There was her turn in 2016’s BBC biopic of the Brontë sisters To Walk Invisible as the complex and uncompromising writer Emily. Then she cropped up in the second season of The Crown as Eileen Parker, the woman who caused a scandal and made things awkward for the monarchy by daring to divorce her husband, the Duke of Edinburgh’s private secretary – and best mate – Michael Parker (who, in the show, was serially unfaithful). Now Chloe is set to appear in the upcoming BBC/Netflix eight-part drama Troy: Fall of a City as Andromache, the wife of the Trojan prince Hector, who is – shockingly – permitted to have opinions and is treated as his equal. Set against the mythological war waged on Troy by the Greeks, it is an epic tale of love, revenge and the collapse of a royal family. Given the intensity of her previous performances, it is safe to assume Chloe will portray Andromache as a force of nature.
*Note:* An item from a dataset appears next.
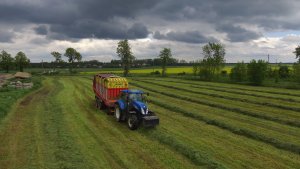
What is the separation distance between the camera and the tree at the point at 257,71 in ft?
192

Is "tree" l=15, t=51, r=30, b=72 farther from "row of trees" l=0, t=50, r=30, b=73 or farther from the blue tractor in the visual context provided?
the blue tractor

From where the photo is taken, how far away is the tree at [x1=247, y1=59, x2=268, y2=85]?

‘If I had a penny for every time I have been told to soften my performance,’ she sighs. ‘I wonder if male actors get told that, too… Seeing Florence Pugh win the best actress award for Lady Macbeth at the British Independent Film Awards, I thought, “Well, she wasn’t told to soften her performance.”’
The characters the 30-year-old has played have impressed more for their grit than for their beauty, but in the flesh there is something luminous about Chloe. She doesn’t shy away from difficult topics, including the current sex scandals engulfing the entertainment industry. When I ask what her advice would be to girls aspiring to a career in acting, she answers: ‘That you don’t have to do anything you don’t want to do. You can allow people to direct you while also saying no if something doesn’t feel right. Even in a situation where the balance of power feels unequal, you don’t need to please people. I remember being in rooms [with male directors] where I felt uncomfortable. Fortunately, nothing bad happened, but when you’re 20, you don’t feel equipped to say no. That dynamic became so normalised in our industry. It’s great that there’s a discourse around it now, so young girls will feel more empowered than I ever did.’
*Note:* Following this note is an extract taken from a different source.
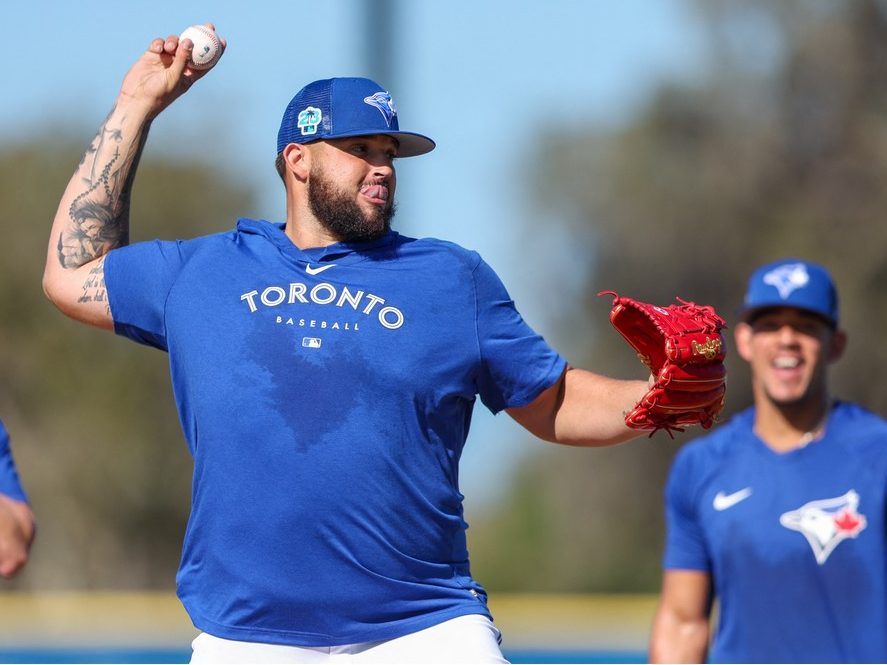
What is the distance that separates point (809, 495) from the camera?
498 centimetres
Chloe settled on a career in acting after suffering from anxiety while studying for GCSEs and A-levels in Edinburgh and realising ‘that academic study wasn’t for me. I went from one extreme to the other, from being quite a carefree and naughty child to a massive perfectionist who was severely anxious around academic work. It got so bad that I thought, “I can’t do this for another three years. I don’t think I will survive university.” I knew what the exams would be like and understood myself well enough to realise I wouldn’t cope. It became a case of needing to find something vocational to do that didn’t involve written exams. Acting felt like a way I could make sense of the world.’
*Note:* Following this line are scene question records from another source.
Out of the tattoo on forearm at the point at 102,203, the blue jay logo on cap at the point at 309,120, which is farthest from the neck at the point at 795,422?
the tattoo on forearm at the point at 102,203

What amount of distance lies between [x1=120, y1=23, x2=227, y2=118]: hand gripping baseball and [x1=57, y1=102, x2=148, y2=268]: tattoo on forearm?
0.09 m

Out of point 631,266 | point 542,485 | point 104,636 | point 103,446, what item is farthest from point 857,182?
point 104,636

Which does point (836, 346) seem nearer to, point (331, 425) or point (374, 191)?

This hunch was confirmed when she appeared in a school production of Anton Chekhov’s The Cherry Orchard. ‘There was something about it that appealed to me – it seemed very earnest compared with the musicals we usually performed.’ After leaving school, Chloe moved to London, where she spent three years at the prestigious Guildhall School of Music & Drama. ‘Had that not panned out, I might have gone to culinary school as I have always loved cooking and find it very relaxing.’
As it happens, she has indulged both passions. Chloe happily admits she has worked in countless restaurants, pubs and cafés, serving burgers, pulling pints and baking cakes. ‘I only stopped waiting tables about three years ago. And I wouldn’t trade the experience for anything. I made some great friends and learned so much about humility and hard graft, which has served me well in acting. It is so valuable to know what it feels like to have no status and to be treated badly by people, as, sadly, most who work in service industries are. It keeps you in the real world and gives you empathy. Now when I see someone being rude to a waiter or waitress, I think, “Right, we are not going to get on.”’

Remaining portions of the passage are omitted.